My Music lessons would give me a break from everything; I would be too concentrated on making our group's song the best that we could, and it was actually staying better than we all thought it would turn out.

And then there was Shawn. There hadn't been a day in which we didn't speak. Of course, some days we would talk much more than others, due to my studying and his concerts. But those seconds or hours were the true highlights of my days. Talking to him just made everything better. My worries would float away for just a bit, and I would actually be able to smile and laugh, something I just seemed to not be able to do anymore with everything weighing me down.

Shawn understood me. Instead of telling me that I just should stop (like my friends did) or telling me that I was being overdramatic ( like my parents did), he listened, and his words actually soothed me. I guess he had been in the same position as me, when he practiced so much that people would say that he was overexceeding himself.

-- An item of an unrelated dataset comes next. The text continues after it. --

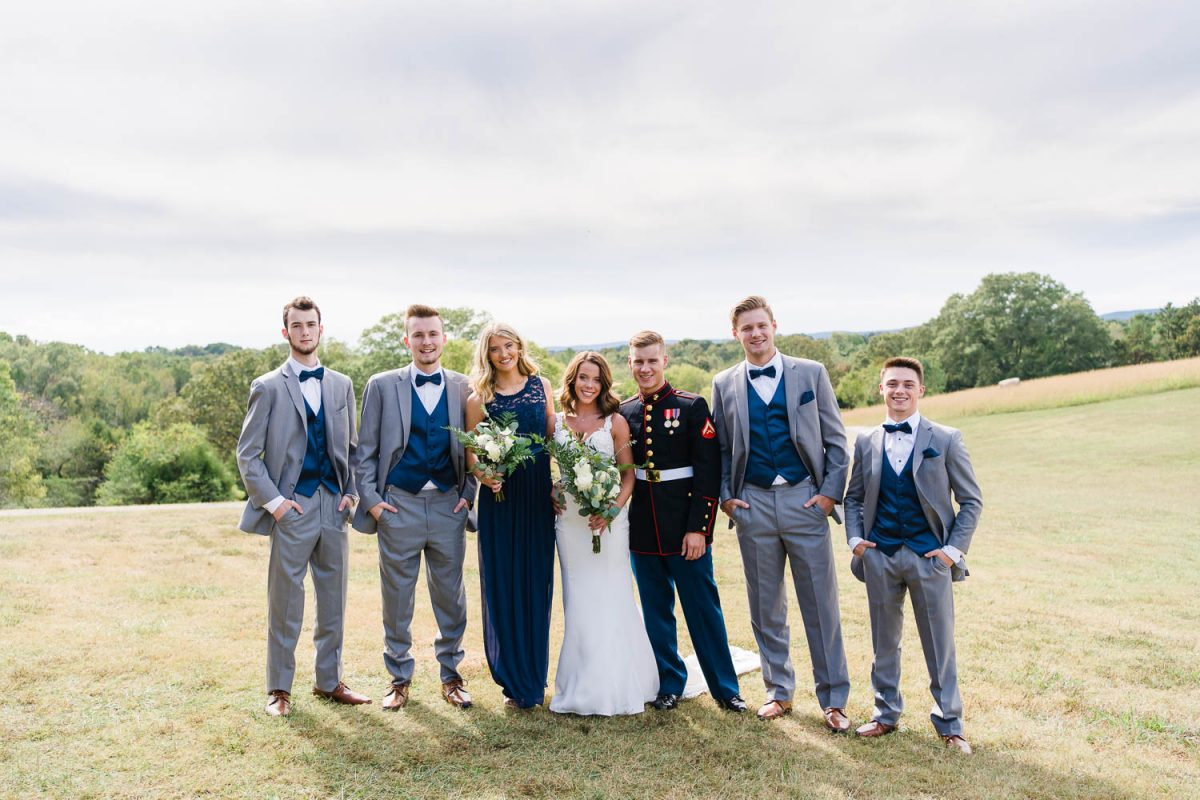 wedding party in gray and navy blue outside in a field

When I couldn't talk to Shawn, though, I had songs. Hearing to music and playing instruments were an escape from the cruel reality. Music, and the words Shawn had told me, that I would remember whenever I was nearly breaking down in the middle of my lessons. Always remember...Things will get better, I promise.

"Sadie, this way, you will go crazy." Bailey says as she watches me put more than ten notebooks in my backpack and walk with an open History textbook in my hands as I leave the school.

"Who says I am still not?" I answer her, looking up just in time to not walk into a wall.

Closing my book, I start to organize in my mind what I would do when I arrive home. First, I will eat something. Secondly, I would do all my homework, which would certainly take more than 2 hours as there was a lot to do; One of them was an essay, and then I had to also finish a poster that was due tomorrow. Lastly, I would study Biology, and afterwards, Maths, both tests being also tomorrow.

I would go to school tomorrow, and I would do these tests, give in the projects, come back home and sleep. Sleep, the thing I had lacked a lot in these last two weeks. The Winter break would start, and I would have a full month of not doing anything related to school.